### [やること]
下の資料から、「object」という語が入っている行をすべて選び出してください。大文字と小文字の違いも区別します。

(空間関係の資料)
——
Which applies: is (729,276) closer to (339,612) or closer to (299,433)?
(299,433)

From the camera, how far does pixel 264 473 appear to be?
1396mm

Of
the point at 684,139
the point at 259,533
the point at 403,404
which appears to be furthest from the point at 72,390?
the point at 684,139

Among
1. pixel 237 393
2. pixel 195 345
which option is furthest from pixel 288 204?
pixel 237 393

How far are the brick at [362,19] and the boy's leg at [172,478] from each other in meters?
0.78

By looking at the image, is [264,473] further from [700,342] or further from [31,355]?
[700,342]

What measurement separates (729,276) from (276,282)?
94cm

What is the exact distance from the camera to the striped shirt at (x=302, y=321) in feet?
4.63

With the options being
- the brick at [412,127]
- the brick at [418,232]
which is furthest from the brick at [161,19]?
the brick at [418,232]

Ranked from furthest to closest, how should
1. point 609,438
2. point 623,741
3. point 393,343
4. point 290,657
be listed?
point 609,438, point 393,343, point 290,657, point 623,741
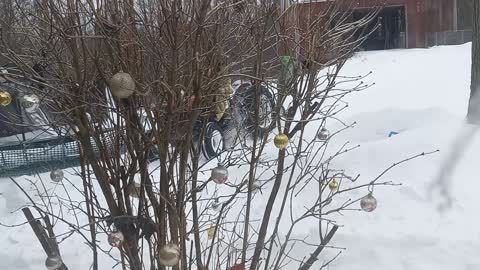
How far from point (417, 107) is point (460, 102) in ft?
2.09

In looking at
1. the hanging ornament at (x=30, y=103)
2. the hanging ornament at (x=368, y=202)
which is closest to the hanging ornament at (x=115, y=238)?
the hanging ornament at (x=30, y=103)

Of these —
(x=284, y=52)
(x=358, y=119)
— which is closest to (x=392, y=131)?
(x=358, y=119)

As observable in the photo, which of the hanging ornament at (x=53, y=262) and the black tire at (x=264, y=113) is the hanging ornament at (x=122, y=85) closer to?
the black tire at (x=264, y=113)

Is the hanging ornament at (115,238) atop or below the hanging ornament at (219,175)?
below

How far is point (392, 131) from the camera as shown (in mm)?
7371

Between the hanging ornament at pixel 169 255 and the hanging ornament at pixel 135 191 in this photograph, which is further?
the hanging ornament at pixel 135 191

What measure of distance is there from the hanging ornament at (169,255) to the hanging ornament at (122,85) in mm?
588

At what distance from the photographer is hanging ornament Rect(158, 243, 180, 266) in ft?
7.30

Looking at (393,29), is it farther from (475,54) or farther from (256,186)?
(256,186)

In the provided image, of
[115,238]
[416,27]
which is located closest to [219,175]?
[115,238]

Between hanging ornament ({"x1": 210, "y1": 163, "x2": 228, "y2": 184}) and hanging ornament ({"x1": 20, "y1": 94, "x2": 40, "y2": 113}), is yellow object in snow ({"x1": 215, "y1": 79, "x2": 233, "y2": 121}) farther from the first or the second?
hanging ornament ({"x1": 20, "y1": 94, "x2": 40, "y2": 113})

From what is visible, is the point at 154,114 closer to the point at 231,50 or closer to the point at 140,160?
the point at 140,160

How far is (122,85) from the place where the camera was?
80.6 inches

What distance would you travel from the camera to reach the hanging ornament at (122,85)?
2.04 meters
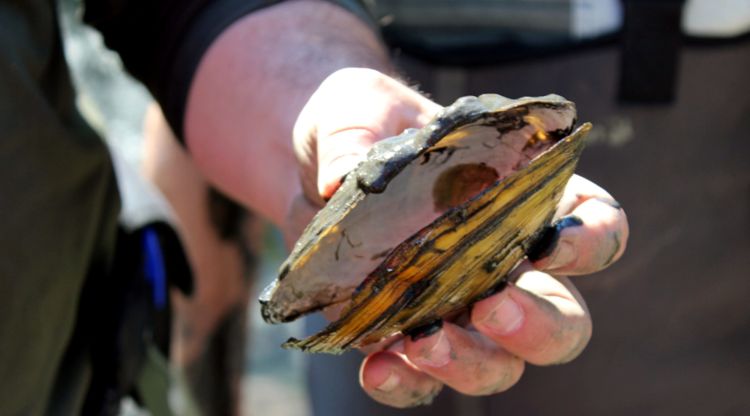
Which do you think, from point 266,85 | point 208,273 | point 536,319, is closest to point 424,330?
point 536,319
——
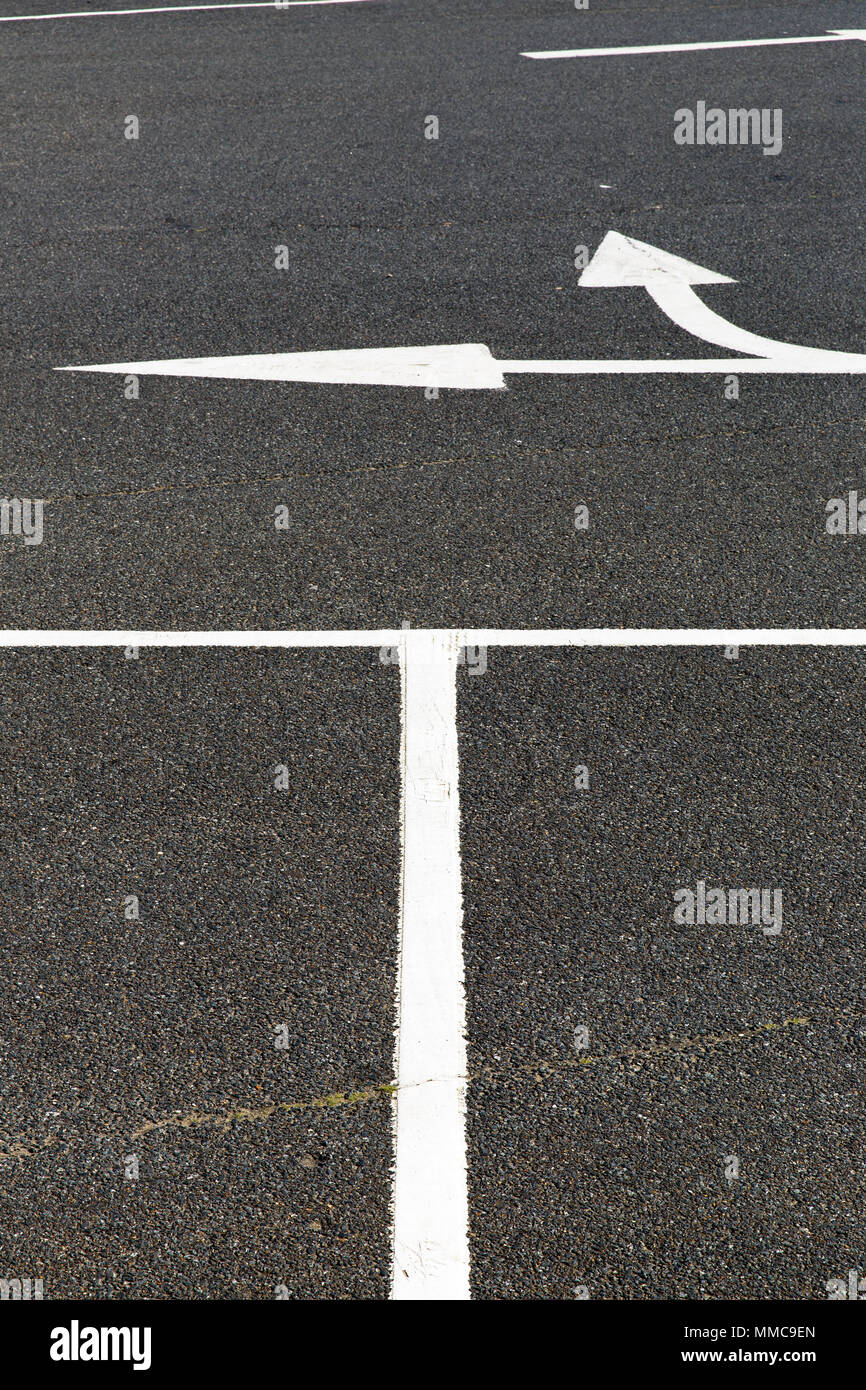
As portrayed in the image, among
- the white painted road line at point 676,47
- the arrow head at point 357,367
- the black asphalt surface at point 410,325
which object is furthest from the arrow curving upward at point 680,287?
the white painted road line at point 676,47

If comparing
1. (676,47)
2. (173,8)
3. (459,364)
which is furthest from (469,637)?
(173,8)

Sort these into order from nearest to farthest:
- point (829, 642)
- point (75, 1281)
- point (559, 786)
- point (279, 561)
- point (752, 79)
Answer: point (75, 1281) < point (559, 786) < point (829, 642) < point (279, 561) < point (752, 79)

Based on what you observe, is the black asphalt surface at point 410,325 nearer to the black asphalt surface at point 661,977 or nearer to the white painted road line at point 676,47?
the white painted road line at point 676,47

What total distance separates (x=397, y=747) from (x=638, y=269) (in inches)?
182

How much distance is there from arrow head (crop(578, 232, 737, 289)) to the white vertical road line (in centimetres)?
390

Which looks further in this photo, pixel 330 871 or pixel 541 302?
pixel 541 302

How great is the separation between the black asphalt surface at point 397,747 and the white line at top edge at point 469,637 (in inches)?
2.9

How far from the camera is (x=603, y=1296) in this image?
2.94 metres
——
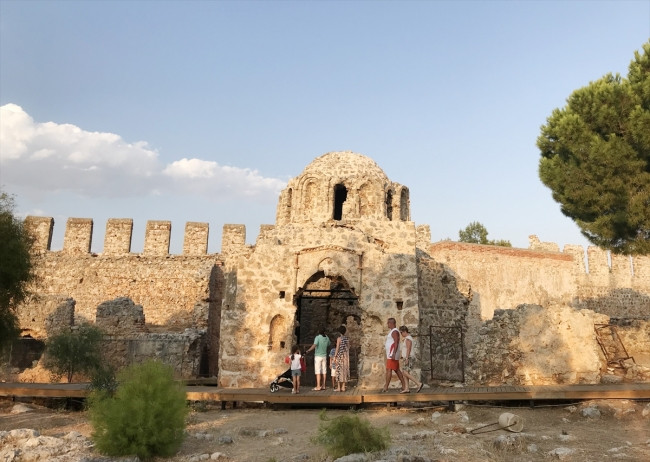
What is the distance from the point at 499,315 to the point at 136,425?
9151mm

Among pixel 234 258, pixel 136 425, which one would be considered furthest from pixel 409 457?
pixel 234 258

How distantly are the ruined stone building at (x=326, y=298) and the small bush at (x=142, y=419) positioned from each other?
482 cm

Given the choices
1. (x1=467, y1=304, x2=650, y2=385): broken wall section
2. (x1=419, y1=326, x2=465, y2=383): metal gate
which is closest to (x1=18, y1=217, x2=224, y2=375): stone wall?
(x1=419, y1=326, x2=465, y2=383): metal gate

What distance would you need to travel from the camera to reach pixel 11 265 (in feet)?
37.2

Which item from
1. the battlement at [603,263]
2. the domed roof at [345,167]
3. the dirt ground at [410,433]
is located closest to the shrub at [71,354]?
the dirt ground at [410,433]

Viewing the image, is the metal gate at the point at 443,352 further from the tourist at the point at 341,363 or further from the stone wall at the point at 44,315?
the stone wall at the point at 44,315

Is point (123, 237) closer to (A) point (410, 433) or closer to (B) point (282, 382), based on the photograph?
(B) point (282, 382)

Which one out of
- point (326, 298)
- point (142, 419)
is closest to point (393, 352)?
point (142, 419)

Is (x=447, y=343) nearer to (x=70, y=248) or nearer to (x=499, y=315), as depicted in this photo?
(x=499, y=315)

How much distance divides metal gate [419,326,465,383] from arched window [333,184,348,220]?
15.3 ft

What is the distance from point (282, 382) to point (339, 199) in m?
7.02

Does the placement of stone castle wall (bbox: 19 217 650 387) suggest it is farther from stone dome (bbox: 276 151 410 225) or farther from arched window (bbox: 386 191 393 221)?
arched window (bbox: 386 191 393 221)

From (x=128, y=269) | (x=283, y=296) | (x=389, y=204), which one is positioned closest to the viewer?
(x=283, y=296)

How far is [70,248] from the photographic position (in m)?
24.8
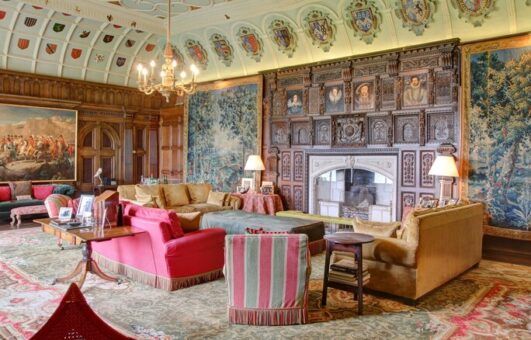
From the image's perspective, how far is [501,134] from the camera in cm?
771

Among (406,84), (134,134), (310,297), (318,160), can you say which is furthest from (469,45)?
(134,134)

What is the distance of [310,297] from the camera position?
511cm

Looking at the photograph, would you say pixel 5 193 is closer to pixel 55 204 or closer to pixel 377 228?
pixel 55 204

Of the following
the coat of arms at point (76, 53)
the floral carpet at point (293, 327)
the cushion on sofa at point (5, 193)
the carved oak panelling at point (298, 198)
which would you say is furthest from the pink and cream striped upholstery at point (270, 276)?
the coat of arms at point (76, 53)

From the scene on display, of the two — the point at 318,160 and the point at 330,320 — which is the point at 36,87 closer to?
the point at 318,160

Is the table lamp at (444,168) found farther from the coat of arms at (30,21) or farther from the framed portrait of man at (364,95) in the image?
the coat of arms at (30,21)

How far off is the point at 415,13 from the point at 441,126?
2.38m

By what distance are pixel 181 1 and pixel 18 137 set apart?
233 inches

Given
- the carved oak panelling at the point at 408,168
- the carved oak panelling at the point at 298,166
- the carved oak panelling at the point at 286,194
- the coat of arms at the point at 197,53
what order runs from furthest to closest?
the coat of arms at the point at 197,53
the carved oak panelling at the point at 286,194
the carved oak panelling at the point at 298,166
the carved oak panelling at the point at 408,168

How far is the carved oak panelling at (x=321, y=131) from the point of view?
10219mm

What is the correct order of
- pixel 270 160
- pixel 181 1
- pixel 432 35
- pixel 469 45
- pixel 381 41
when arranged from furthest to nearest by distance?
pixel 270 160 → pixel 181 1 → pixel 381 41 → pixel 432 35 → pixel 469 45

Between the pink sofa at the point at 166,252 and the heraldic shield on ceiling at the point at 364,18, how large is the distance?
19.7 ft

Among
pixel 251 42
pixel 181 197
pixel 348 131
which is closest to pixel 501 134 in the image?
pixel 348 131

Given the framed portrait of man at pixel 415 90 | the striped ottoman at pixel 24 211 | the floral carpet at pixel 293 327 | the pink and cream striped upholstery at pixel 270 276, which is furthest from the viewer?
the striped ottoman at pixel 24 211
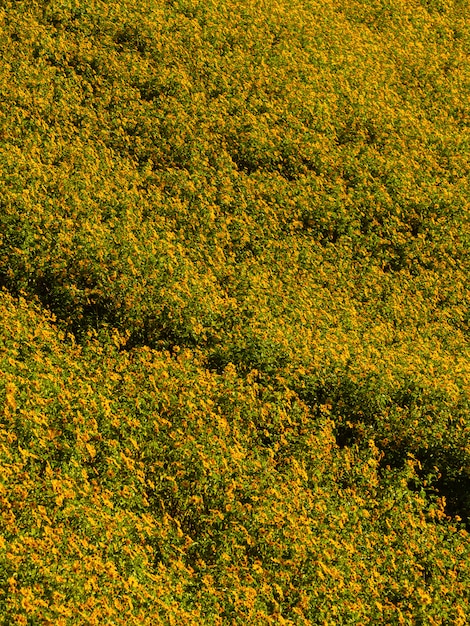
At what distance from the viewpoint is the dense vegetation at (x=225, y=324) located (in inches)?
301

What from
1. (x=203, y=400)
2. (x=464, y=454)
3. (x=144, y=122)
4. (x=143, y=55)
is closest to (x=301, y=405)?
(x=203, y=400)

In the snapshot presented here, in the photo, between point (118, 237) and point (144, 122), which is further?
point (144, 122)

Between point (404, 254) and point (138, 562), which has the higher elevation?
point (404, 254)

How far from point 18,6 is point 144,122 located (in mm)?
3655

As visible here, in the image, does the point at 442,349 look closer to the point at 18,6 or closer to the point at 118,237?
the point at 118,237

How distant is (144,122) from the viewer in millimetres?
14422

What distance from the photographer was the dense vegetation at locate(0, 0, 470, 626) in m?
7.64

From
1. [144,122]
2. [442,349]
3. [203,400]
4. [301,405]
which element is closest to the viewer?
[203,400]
——
### [結果はこちら]
Between hanging ornament ({"x1": 210, "y1": 163, "x2": 228, "y2": 184}) and hanging ornament ({"x1": 20, "y1": 94, "x2": 40, "y2": 113}), is yellow object in snow ({"x1": 215, "y1": 79, "x2": 233, "y2": 121}) farther from the first or the second?
which object is furthest from the arrow curving upward at point 680,287?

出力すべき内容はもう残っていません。